SİNİR UÇLARI GÖÇEBELİKTE
Demirtaş Ceyhun; emperyalizme soluk aldırmak üzere Batı’da kimlik (identity) tartışmalarının hararetle pompalandığı yıllarda romanlarının yanı sıra denemelerinde ve toplumsal araştırmalarında konuya derinlik getirmek üzere oldukça gerilere giderek Türk toplumunun tepkilerinde ilmekleşen kökleri yakalamaya çalışır. Bu sırada göçebelikten kalma güdüsel sinir uçlarının yüzyıllar içindeki toplumsal davranış ve alışkanlıkları nasıl damgaladığını, günümüzdeki belirleyiciliğini kavradıktan sonra, sevgi ve düşmanlığın, bencillik ve dayanışmanın, üretme ve yok etmenin karşıt yönelimler olarak birbirini kışkırtmasını ve birbirine dönüşmesini toplumsal ve bireysel tepkiler zincirinde sergiler. Batı’nın önce Türklere sonra Kürtlere dayattığı kimlik tartışma ve tipleri yerine Anadolu’daki ulusal kimliğin etnik köken ve kaynaklarının evrensel arakesitlerine açılma biçimlerini saptamaya çalışır. Bu çok zorlu süreçte, aydınları ve temel kavramları felsefeci ve sosyolog titizliğiyle yeniden tartışır. Dahası kapitalizmin tekelci ve denetleyici konut politikasının sosyalist ülkelerde de aynen benimsenip uygulanmasından doğan tutarsızlıkları göstererek işi evrensel düzeye taşır. Tümünün yanı sıra edebiyatı hem yaratma hem araştırma süreci olarak ele almakla ülkemizde edebiyatbilim tartışmalarını canlandırır.
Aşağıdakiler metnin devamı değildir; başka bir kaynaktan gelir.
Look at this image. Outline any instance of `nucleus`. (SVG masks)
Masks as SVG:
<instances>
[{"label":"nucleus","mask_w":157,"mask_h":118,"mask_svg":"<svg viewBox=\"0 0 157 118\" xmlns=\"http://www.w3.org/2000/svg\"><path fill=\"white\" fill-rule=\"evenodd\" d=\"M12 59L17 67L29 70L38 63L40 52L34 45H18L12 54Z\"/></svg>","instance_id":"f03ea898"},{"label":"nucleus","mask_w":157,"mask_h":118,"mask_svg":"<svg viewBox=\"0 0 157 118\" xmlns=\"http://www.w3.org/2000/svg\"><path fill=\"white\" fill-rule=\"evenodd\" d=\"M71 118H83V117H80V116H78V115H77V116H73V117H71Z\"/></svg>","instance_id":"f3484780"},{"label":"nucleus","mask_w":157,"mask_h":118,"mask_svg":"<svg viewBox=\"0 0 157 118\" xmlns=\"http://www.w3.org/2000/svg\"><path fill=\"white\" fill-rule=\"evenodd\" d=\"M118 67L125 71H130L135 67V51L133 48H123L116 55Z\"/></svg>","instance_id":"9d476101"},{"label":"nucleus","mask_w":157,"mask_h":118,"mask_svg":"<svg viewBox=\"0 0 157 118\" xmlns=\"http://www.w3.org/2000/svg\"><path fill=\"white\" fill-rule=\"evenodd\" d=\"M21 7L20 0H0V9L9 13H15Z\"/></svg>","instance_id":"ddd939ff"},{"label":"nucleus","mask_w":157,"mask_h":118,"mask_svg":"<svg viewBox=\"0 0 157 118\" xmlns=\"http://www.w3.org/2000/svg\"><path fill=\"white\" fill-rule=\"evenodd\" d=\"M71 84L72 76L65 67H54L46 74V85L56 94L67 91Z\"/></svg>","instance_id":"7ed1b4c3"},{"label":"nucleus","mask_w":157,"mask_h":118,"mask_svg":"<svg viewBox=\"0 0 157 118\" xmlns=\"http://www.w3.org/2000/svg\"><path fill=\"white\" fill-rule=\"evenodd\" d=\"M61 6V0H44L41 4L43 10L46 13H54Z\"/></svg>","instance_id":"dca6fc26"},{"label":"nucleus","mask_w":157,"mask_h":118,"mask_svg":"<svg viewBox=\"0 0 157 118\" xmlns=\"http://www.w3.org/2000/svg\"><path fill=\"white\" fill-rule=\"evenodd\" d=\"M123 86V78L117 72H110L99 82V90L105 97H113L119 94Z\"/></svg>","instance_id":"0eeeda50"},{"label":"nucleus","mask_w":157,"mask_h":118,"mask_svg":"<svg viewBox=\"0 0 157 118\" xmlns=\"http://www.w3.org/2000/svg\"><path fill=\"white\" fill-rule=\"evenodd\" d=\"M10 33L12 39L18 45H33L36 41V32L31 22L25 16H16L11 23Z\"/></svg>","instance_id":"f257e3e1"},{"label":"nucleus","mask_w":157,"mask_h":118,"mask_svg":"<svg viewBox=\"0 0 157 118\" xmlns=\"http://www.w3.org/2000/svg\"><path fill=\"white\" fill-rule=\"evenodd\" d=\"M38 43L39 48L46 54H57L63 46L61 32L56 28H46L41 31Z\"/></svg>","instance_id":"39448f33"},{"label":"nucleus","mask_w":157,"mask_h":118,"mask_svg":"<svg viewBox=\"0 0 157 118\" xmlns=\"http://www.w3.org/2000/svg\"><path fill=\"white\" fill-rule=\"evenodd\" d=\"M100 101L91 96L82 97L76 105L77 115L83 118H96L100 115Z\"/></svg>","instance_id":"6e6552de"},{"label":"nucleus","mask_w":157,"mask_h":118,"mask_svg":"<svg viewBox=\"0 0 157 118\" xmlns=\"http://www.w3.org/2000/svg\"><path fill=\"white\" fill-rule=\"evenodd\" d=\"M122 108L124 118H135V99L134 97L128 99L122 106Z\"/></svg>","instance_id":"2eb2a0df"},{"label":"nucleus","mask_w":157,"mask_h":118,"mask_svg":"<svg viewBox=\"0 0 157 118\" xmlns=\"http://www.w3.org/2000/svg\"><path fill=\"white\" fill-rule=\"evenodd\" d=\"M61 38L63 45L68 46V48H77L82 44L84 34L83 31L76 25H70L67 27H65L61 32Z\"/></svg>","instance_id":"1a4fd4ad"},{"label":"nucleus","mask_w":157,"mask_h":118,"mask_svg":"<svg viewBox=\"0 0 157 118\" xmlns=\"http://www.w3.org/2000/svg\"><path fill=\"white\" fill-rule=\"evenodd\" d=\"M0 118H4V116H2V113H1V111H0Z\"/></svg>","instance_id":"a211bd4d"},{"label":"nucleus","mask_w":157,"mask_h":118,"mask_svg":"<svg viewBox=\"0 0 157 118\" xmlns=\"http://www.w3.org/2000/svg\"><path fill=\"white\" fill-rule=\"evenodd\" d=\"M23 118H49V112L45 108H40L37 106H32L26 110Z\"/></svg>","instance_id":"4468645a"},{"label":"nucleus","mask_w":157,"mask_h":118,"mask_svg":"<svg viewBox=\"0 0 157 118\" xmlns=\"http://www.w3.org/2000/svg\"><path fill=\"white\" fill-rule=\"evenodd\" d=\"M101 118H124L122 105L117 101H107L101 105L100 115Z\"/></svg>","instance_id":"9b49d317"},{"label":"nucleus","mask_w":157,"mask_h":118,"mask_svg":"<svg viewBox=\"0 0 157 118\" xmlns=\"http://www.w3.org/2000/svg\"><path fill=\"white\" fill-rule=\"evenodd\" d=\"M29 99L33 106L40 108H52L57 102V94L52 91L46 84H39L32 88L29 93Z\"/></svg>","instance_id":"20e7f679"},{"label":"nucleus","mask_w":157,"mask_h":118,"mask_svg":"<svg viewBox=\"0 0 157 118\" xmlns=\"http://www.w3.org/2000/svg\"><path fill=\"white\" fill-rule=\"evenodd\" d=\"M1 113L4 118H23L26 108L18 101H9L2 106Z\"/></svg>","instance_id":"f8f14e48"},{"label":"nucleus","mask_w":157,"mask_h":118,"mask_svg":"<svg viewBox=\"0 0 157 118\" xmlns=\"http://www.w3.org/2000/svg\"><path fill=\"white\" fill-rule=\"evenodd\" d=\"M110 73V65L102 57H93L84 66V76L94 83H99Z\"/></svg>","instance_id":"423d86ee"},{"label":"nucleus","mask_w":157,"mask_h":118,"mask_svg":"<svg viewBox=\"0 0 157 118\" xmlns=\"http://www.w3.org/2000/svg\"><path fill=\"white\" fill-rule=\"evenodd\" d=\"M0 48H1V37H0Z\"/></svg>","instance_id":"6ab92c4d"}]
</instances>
Ceyhun’un edebiyat ve düşün dünyamıza getirdiği yükümlülükleri ele almayı 85. doğum yıldönümü nedeniyle 26 Aralık’ta Kadıköy BMKM’de Sencer Karacalıoğlu yönetimindeki Türk Dili dergisi Perşembe toplantısında ve 10 Ocak’ta Çukurova TÜYAP Kitap Fuarı’nda sürdüreceğiz.